=== 抜粋本文 ===
3月の経済指標では、4月18日に中国国家統計局が発表した2023年第1四半期(1~3月)のGDP成長率は、前年同期比4.5%成長と、2022年第4四半期と比べて1.6%上昇した。サービス部門でも、PMIが急回復するなど、全般に持ち直しの動きが見られる。第1四半期の新規銀行融資の伸びも、記録的な水準に達した。新たな信用サイクルが回転し始め、投資の伸びが中国の循環的な勢いが増すことに弾みをつけるとの見方も出ている。
一方で、輸出受注は低迷して製造業の勢いは芳しくない。また、小売売上高(3月)も前年比10.6%増加と中国経済の成長率を押し上げた要因となったが、プラスに貢献した品目の筆頭は、宝石と貴金属で3月単月では前年比37.4%増加、第1四半期では同期間比13.6%増加と、中国国内の消費が全般に回復しているとはいえない側面も見えてきている。国内消費主導で、経済を回復させようと意図している中国政府の取り組みが、必ずしもうまく行っているとは言えない可能性を指摘する声もある。
ちなみに、中国では、家計の貯蓄も急増している。家計貯蓄残高は2022年17.8兆元増で過去最大の伸びを記録した。今年第1四半期には、9.9兆元上積みされた。この金額は、2021年の伸びに肩を並べるもので、厳しいロックダウンを経験した中国の家計は、リスクへの備えから、消費よりも貯蓄に、貨幣よりも実物資産にシフトする「Fly to Safety」の動きを強めている。
金融市場では、経済成長と物価上昇を回復させるため、中国政府が、追加政策を発動するとの期待がある。特に、インフレ統計が弱かったことで、中国経済がディスインフレプロセスにあることが示唆されており、需要促進に向けた金融緩和期待は広がっている。このため、利下げ観測も出てきており、為替相場では、人民元が対ドルで軟化、1ドル=6.85-6.90人民元水準にある。
===
= 記述問題 1 =
中国経済に関する抜粋本文では、2023年第1四半期のGDP成長率は前年同期比で何%とされていますか。
= 記述問題 2 =
中国経済に関する抜粋本文を、最後の文のあとから書き継いでください。
=== データ行 ===
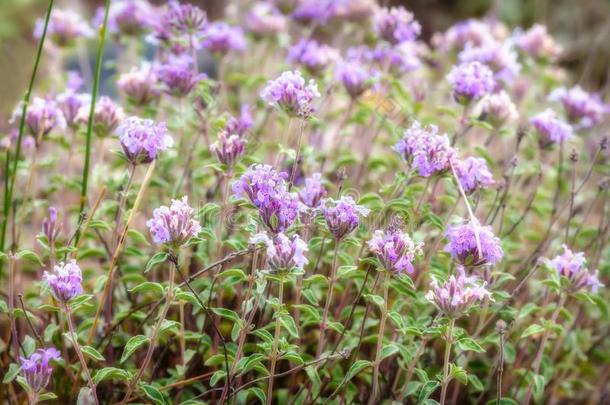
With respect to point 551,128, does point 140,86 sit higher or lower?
lower

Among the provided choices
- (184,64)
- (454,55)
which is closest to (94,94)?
(184,64)

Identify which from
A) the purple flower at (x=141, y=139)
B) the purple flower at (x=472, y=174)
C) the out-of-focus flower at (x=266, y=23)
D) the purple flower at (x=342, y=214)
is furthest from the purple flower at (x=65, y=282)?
the out-of-focus flower at (x=266, y=23)

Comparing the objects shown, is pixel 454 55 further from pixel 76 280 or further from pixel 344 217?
pixel 76 280

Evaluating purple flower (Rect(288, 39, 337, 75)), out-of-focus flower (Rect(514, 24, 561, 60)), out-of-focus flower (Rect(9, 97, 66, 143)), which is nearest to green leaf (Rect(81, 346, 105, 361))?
out-of-focus flower (Rect(9, 97, 66, 143))

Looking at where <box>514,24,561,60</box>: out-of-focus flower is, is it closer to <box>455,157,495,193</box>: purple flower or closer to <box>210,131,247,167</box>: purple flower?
<box>455,157,495,193</box>: purple flower

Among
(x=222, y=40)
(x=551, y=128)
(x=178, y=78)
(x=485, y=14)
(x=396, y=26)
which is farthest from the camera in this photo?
(x=485, y=14)

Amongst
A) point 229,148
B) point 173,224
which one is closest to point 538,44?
point 229,148

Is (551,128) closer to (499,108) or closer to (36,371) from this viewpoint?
(499,108)
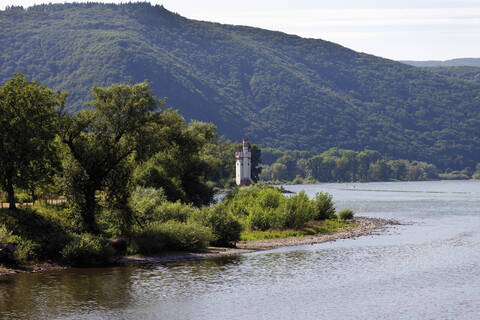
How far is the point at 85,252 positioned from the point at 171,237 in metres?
8.92

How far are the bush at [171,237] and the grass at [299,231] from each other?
921 centimetres

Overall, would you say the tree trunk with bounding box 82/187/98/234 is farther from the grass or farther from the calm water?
the grass

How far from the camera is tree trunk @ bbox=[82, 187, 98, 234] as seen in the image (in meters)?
48.7

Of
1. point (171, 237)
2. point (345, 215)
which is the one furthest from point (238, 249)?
point (345, 215)

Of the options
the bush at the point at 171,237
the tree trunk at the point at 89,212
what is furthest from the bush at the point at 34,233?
the bush at the point at 171,237

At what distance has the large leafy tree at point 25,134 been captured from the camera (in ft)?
152

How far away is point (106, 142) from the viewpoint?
50.2 meters

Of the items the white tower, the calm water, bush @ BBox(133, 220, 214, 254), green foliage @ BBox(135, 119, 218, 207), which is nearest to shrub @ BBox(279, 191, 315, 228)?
green foliage @ BBox(135, 119, 218, 207)

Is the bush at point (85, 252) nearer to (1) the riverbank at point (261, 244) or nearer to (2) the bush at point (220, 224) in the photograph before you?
(1) the riverbank at point (261, 244)

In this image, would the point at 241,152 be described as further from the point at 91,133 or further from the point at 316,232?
the point at 91,133

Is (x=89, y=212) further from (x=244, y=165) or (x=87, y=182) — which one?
(x=244, y=165)

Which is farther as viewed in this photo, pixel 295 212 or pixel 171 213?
pixel 295 212

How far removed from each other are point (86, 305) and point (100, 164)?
18476mm

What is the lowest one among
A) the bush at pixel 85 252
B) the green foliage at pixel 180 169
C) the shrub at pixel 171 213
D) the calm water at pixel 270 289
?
the calm water at pixel 270 289
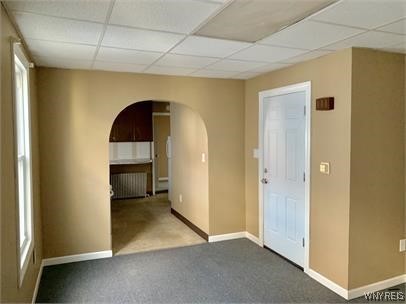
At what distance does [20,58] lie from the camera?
7.70 feet

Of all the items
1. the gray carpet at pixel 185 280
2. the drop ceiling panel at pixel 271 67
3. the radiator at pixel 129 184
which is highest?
the drop ceiling panel at pixel 271 67

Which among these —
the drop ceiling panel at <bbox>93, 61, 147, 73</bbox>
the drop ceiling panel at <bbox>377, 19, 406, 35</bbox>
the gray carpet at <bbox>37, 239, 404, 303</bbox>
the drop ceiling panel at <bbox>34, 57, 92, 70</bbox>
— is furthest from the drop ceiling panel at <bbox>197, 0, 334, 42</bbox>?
the gray carpet at <bbox>37, 239, 404, 303</bbox>

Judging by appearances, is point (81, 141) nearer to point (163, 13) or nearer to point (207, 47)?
point (207, 47)

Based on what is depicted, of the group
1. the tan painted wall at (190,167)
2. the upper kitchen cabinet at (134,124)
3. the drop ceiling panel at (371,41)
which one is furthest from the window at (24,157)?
the upper kitchen cabinet at (134,124)

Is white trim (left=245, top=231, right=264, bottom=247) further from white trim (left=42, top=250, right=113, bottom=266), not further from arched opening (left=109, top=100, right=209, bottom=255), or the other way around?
white trim (left=42, top=250, right=113, bottom=266)

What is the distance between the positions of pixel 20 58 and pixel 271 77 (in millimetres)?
2720

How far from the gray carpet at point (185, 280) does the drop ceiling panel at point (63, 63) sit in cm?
228

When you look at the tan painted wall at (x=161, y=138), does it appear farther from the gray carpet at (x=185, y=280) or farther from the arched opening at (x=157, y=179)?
the gray carpet at (x=185, y=280)

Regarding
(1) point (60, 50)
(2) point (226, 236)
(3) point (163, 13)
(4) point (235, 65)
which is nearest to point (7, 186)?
(3) point (163, 13)

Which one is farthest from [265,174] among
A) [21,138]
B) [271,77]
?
[21,138]

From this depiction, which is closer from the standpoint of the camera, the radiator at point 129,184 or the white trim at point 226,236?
the white trim at point 226,236

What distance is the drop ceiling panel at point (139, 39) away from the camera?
231 centimetres

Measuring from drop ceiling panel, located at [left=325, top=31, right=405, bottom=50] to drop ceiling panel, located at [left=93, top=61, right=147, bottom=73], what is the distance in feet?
6.58

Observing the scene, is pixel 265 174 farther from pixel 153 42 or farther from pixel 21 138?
pixel 21 138
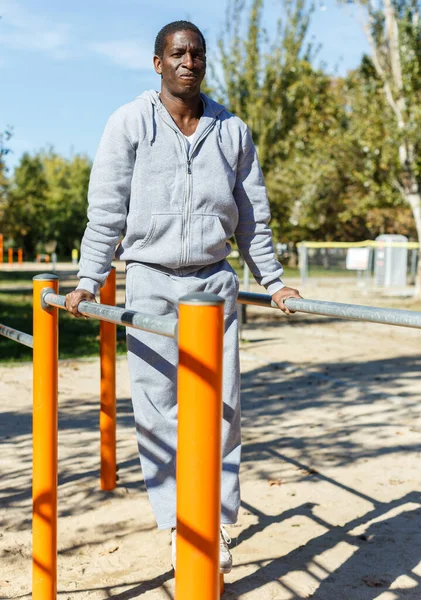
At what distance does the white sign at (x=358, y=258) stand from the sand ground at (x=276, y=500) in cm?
1626

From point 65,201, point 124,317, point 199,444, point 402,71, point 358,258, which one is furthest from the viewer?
point 65,201

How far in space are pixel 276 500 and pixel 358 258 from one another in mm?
20346

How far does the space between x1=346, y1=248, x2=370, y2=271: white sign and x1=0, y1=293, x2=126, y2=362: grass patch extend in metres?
11.3

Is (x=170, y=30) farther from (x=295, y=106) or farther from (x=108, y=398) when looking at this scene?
(x=295, y=106)

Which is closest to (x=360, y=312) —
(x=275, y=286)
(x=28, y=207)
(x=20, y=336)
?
(x=275, y=286)

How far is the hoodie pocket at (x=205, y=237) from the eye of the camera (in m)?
2.50

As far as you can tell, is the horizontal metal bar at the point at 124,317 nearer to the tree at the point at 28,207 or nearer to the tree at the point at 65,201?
the tree at the point at 28,207

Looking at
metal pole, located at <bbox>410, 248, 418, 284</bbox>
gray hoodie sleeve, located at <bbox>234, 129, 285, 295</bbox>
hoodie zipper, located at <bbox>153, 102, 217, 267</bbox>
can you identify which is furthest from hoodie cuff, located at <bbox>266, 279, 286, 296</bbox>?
metal pole, located at <bbox>410, 248, 418, 284</bbox>

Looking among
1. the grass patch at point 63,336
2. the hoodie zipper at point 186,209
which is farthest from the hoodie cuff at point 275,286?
the grass patch at point 63,336

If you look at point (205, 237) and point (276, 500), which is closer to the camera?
point (205, 237)

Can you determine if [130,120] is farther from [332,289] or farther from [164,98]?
[332,289]

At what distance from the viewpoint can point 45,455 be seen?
243cm

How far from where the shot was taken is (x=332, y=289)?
2283 centimetres

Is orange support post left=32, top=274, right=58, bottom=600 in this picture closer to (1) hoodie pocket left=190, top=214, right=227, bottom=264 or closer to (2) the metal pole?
(1) hoodie pocket left=190, top=214, right=227, bottom=264
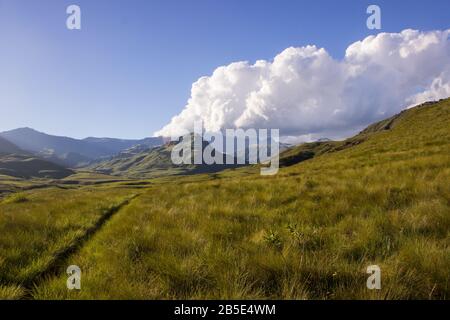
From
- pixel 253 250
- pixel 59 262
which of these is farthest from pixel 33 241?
pixel 253 250

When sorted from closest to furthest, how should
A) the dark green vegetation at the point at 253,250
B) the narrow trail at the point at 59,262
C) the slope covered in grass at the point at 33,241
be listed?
the dark green vegetation at the point at 253,250, the narrow trail at the point at 59,262, the slope covered in grass at the point at 33,241

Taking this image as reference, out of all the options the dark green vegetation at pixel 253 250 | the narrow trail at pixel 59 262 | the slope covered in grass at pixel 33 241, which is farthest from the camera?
the slope covered in grass at pixel 33 241

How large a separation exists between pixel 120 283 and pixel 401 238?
4975mm

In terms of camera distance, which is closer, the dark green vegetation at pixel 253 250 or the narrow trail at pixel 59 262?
the dark green vegetation at pixel 253 250

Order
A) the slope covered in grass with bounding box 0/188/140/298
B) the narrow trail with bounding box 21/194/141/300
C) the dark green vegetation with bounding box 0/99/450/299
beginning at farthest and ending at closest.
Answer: the slope covered in grass with bounding box 0/188/140/298
the narrow trail with bounding box 21/194/141/300
the dark green vegetation with bounding box 0/99/450/299

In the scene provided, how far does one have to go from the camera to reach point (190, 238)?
724 centimetres

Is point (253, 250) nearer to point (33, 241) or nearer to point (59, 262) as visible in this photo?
point (59, 262)

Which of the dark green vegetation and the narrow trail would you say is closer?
the dark green vegetation

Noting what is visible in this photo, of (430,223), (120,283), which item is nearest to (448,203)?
(430,223)

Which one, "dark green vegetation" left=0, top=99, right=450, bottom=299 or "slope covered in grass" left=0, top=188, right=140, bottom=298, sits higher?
"dark green vegetation" left=0, top=99, right=450, bottom=299

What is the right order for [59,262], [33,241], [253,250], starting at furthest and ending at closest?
[33,241]
[59,262]
[253,250]

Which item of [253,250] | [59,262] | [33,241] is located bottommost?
[59,262]

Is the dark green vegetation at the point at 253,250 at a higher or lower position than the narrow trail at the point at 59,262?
===
= 解答 1 =
前年同期比4.5%の成長です。

= 解答 2 =
人民銀行は緩和に慎重姿勢を崩さず
中国人民銀行は、3月末に預金準備率を0.25%引き下げたあと、金融緩和措置の追加には慎重な姿勢を崩していない。市場をゆがめることや将来の金融リスクが高まることへの懸念から、大規模に金融政策を経済刺激にシフトすることはせず、限定的な支援に止めている。
人民銀行金融政策局の鄒瀾局長は、パンデミックによる「傷の影響」により、中国国内の個人消費が回復するには、時間を要すると見ているものの、中国経済が、長期的なデフレに突入すると予想する根拠はないと述べた。同局長によると、インフレ低下は、生産拡大に焦点を絞った中国政府の政策により、消費財の供給が需要を上回っていることに起因するとして、回復の時間的なラグを指摘した。また、銀行融資の急増についても、その影響は、ある程度の時間をおいて経済活動に反映されるとして、物価は年内に上向き、持続的なデフレを予想する根拠はないとコメントした。経済見通しが好転するのかどうか、中国政府がどう出てくるのか、予断は許さない状況が続いている。当面は、慎重に見極めるしかなさそうである。